Obres e altri gruppi pro choice hanno espresso la loro solidarietà «con chi lotta per l’autodeterminazione negli Usa, in Ungheria, in Polonia, a Malta e ovunque» sottolineando che ci sono«ogni anno nel mondo 25 milioni di aborti clandestini che provocano ospedalizzazione di 7 milioni di donne». Inoltre, «in Italia i consultori pubblici sono stati definanziati e numericamente ridotti a partire dagli anni Settanta, mentre i fondi pubblici sono stati direzionati verso strutture legate ai movimenti pro life come il progetto Gemma». L’attacco all’aborto sta vivendo un’accelerazione «che si ha in un momento di crisi economica e sociale che ci rende più ricattabili, mentre noi pretendiamo più finanziamenti ai consultori, ai centri antiviolenza e per l’educazione sessuoaffettiva nelle scuole. Vogliamo molto più della legge 194».
Questi nodi sono stati sottolineati anche durante l’intervento degli Stati Genderali, che hanno rimarcato «l’importanza di un accesso alla salute universale, alla cura, ai percorsi di fuoriuscita dalla violenza e l’importanza della decriminalizzazione del lavoro sessuale, del diritto al lavoro e sul lavoro, del mutualismo, di maggiori risorse per tuttə, di un reddito incondizionato». Tutte queste tematiche sono state poi affrontate nell’assemblea nazionale di Non Una Di Meno (Nudm) domenica 27 novembre. L’assemblea si è svolta in due parti e su due nodi tematici. La prima è stata dedicata a come rispondere alla crisi economica, allo stato di guerra e a come instaurare nuove alleanze. Molti sono stati gli interventi, dai diversi nodi di Nudm al Collettivo di fabbrica della Gkn. La seconda parte si è concentrata sulle tematiche legate all’accessibilità dell’Interruzione volontaria di gravidanza e ai legami tra aborto e spazi di autodeterminazione. È emersa l’intenzione di strutturare un tavolo collettivo per portare proposte che rivedano strutturalmente limiti e possibilità legati alla legge 194.
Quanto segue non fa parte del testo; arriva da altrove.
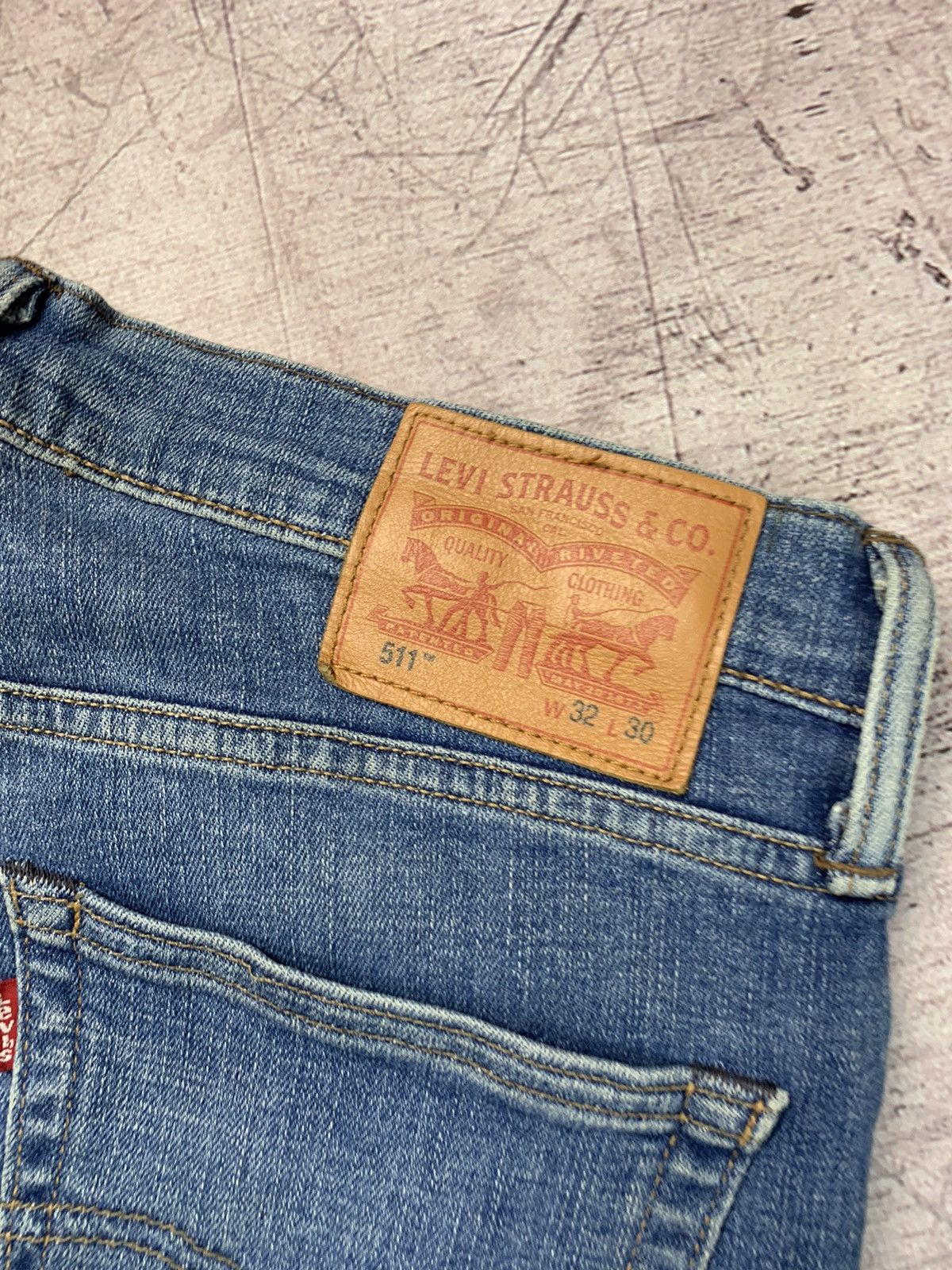 Levi's × Vintage Levis 511 Vintage Mens Denim Pants Y2K Jeans Size US 32 / EU 48 - 3 Thumbnail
L’impegno dei movimenti è quello di sovvertire le rigidità del presente e permettere una vita dignitosa, grazie a un lavoro che è personale e collettivo, che è sempre presente e costante, che porterà nuovamente in piazza, rivendicando bisogni, desideri e l’importanza del conflitto come strumento di liberazione: insieme siam partitə, insieme torneremo, non una di meno, non una di meno!
*Olimpia Capitano è dottoranda in studi storici all’università di Teramo e autrice del libro Livorno 1921. Dentro e oltre la Classe operaia. Si occupa di studi intersezionali e storia sociale del lavoro, con particolare attenzione alla storicizzazione del concetto di classe e alla storia del lavoro domestico.